----- DATASET ENTRIES -----
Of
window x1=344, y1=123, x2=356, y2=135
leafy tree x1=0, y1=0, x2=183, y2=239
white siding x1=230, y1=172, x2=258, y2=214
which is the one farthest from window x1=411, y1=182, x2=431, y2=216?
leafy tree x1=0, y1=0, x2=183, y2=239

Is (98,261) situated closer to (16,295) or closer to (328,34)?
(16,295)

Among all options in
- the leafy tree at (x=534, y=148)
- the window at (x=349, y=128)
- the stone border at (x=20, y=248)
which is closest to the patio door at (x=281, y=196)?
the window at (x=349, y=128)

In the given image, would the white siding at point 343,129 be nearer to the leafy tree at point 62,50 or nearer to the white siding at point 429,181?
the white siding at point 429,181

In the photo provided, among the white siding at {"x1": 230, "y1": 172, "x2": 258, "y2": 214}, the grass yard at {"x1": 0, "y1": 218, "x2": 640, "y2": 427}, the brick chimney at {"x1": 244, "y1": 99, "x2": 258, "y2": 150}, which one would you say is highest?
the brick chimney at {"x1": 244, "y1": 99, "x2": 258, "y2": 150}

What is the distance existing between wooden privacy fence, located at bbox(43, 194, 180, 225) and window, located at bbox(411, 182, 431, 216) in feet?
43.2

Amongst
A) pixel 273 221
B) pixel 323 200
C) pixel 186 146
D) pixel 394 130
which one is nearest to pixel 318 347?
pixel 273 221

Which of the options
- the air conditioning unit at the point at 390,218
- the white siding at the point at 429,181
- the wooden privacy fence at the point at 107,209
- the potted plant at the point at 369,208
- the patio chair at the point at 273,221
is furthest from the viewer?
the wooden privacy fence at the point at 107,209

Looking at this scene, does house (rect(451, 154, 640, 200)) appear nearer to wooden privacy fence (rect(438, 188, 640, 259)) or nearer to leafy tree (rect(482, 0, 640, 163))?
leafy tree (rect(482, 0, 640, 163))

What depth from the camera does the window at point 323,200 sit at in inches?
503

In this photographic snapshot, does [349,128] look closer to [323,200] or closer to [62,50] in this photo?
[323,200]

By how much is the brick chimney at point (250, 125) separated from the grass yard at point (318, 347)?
-----
THE PROBLEM:
Output the lines of the data as a JSON list of strings, one per line, with blank lines omitted, starting at the line containing "In this photographic" and ending at the last line of the data.

THE COMPLETED TASK:
[
  "In this photographic snapshot, does [349,128] look closer to [323,200] or closer to [62,50] in this photo?",
  "[323,200]",
  "By how much is the brick chimney at point (250, 125) separated from the grass yard at point (318, 347)?"
]